Gabriel smiled sweetly at her. “I know what I said.”

“Arquin, how long’s it been since I fucking stabbed you?”

“Let us remember that we are guests here,” Shaeine interjected smoothly, “and refrain from getting hethelax blood on any of the furnishings. According to Professor Rafe, it is rather acidic.”

“It’s fine, there’s a courtyard,” Gabriel assured her. “Honestly, Ravana, I’m just a kid from the wrong side of Tiraas. I think I’m gonna be afraid to touch anything in here.”

“Ah, I take your point,” she mused, nodding. “Hm… How about this?”

Ravana stepped over to the nearest column, where a frosted glass vase full of out-of-season tulips rested atop a decorative plinth at its base. Picking up the delicate vessel in one hand, she regarded it critically for a moment, then turned and hurled it across the room.
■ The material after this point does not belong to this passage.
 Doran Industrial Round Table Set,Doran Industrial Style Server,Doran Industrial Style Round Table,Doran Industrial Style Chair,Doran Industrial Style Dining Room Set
It was a good throw; the crystal unerringly struck another marble column, where of course it shattered, strewing flowers, water, and glass fragments across a wide area. Everyone stared at it in disbelief, then turned those looks on Ravana herself, who had immediately folded her hands demurely at her waist, looking self-satisfied.
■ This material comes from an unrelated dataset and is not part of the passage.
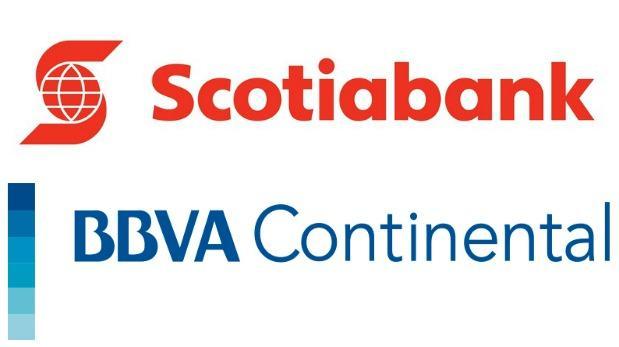 BBVA y Scotiabank implementan tarjetas de pago sin contacto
“I know that to some of you, servants are in and of themselves an unseemly indulgence,” she said lightly, “but do keep in mind that everyone working in this manor is paid from the House treasury, as I have reduced taxes to ease the burden on local business my father created. Any materials used in cleaning or repair are purchased nearby. I do ask that you please refrain from burning the place down, but short of that? The worst thing you can possibly do is contribute to the local economy. Keep that in mind, Gabriel, and please don’t hesitate to make yourself comfortable in whatever way you can.”

“You have a striking way of making a point,” Trissiny observed.
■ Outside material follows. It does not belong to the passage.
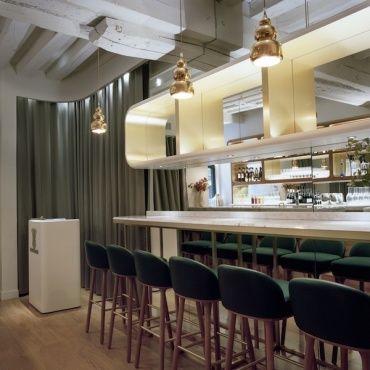Le Sergent Recruteur | 41 rue Saint-Louis-en-l'Ile 4e | Restaurants and cafés | Time Out Paris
Ravana’s smile increased fractionally, and she inclined her head. “I have learned from the best.”

“Are we…still in the same house?” Juniper asked hesitantly, pulling her head out of the doorway to the solarium she’d circumspectly been investigating while everyone talked, Sniff silently at her heels as always. “It sounds like this ‘suite’ is bigger than most people’s houses.”

“Ah, yes, hence my uncertainty,” said Ravana. “This would ordinarily be used as guest quarters for visiting nobility and their own households. I believe its size is adequate to your group, but it is not in keeping with formal etiquette to house disparate individuals here. All things considered, and given that placing you each in separate rooms of a quality suitable to your stature would have made it logistically difficult for you all to find one another, I took the risk of presuming you would not be overly concerned with the formalities. If I have erred, I humbly apologize, and of course can make any alternate arrangement of your choosing. There are abundant private rooms, of course, or I can set you up as a group in one of the outlying guest houses. Or, if you prefer a familiar touch of whimsy, a suite of tavern rooms on the grounds.”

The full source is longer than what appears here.